=== Your instructions ===
Copy each row below word for word, including only the text and not the pictures.

=== Records for processing ===

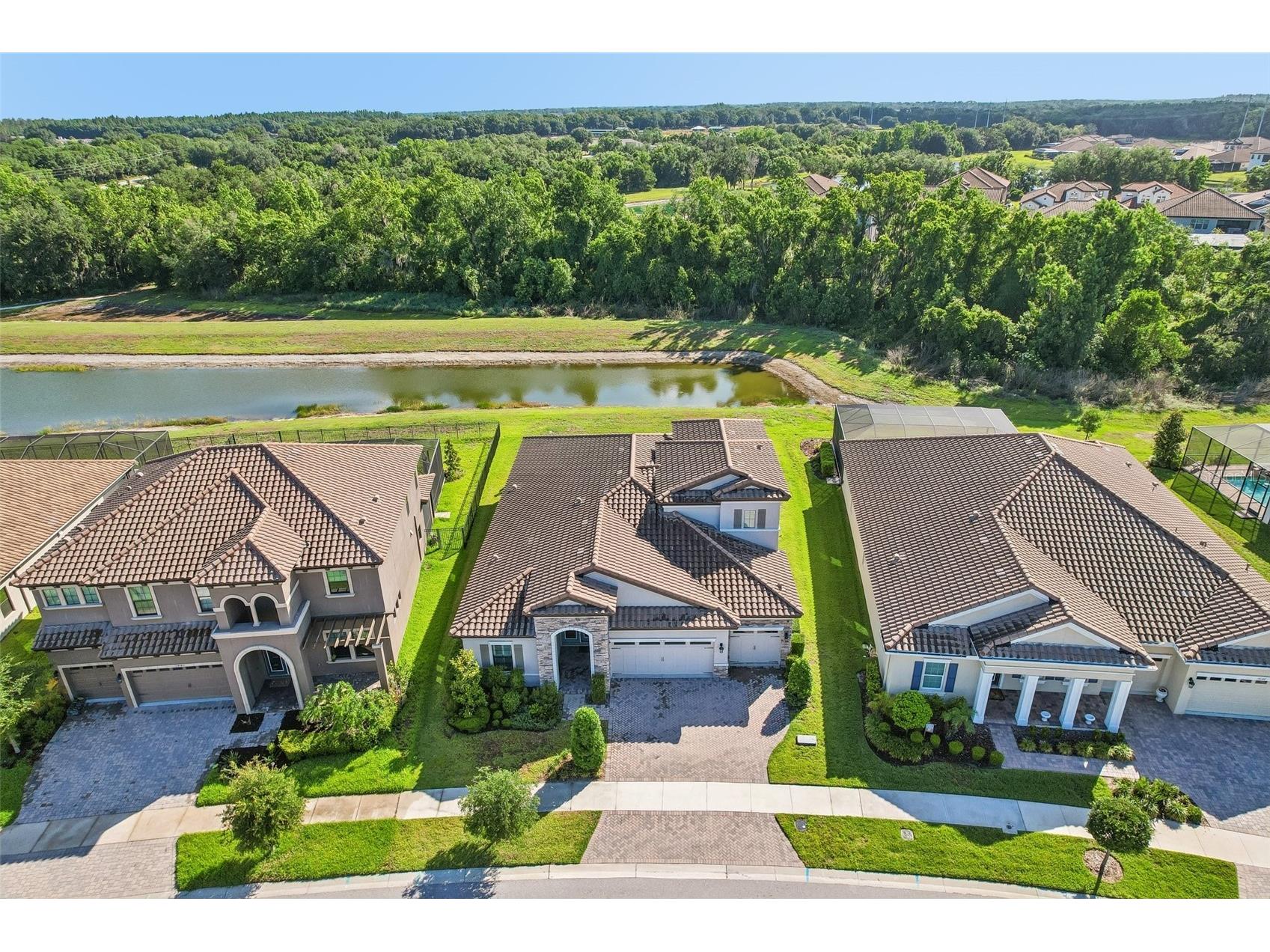 14142 Swiss Bridge Drive Riverview FL 33579 TB8512713 image50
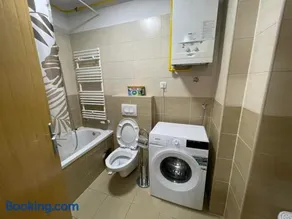 Apartmani Marčetić - Image 5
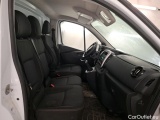  Renault  Trafic  Fourgon L2H1 1300 Confort 1.6 dCi #8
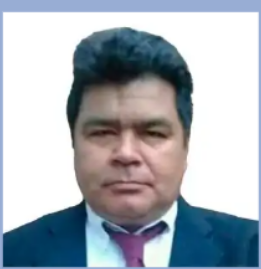 Foto de NOE CRESENCIO GONZALEZ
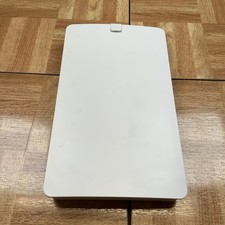 Pakedge WA-2200-O 802.11ac 2x2 Wave 2 Access Point *USED* picture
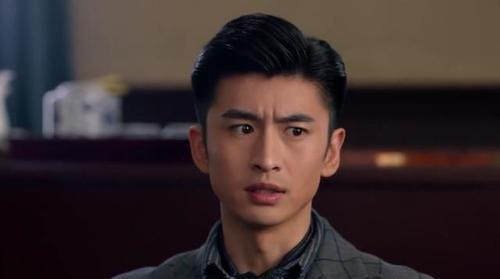 张云龙吃瓜汇总,娱乐圈幕后故事全解析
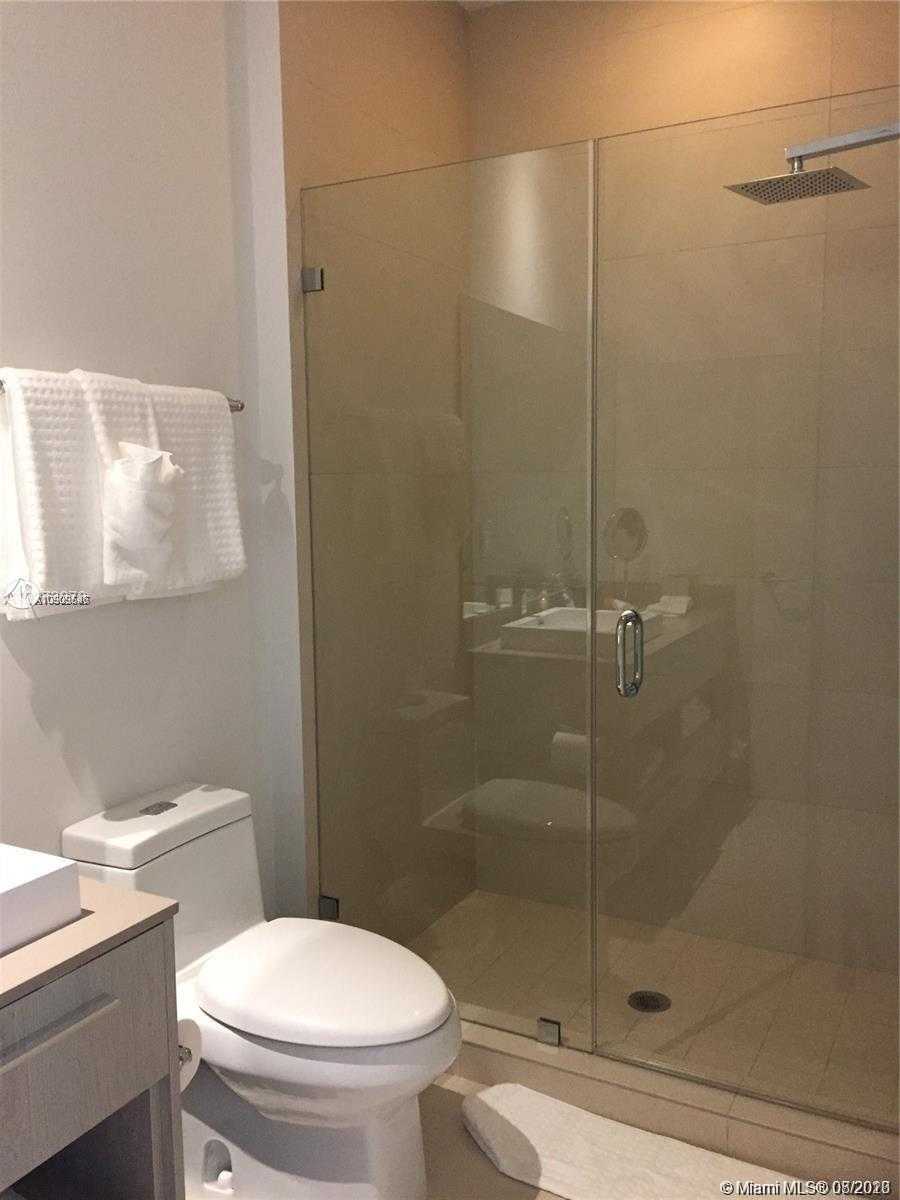 Small Image of 4111 SOUTH OCEAN DR #304, Hollywood Number 27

=== Answer space ===
 14142 Swiss Bridge Drive Riverview FL 33579 TB8512713 image50
 Apartmani Marčetić - Image 5
  Renault  Trafic  Fourgon L2H1 1300 Confort 1.6 dCi #8
 Foto de NOE CRESENCIO GONZALEZ
 Pakedge WA-2200-O 802.11ac 2x2 Wave 2 Access Point *USED* picture
 张云龙吃瓜汇总,娱乐圈幕后故事全解析
 Small Image of 4111 SOUTH OCEAN DR #304, Hollywood Number 27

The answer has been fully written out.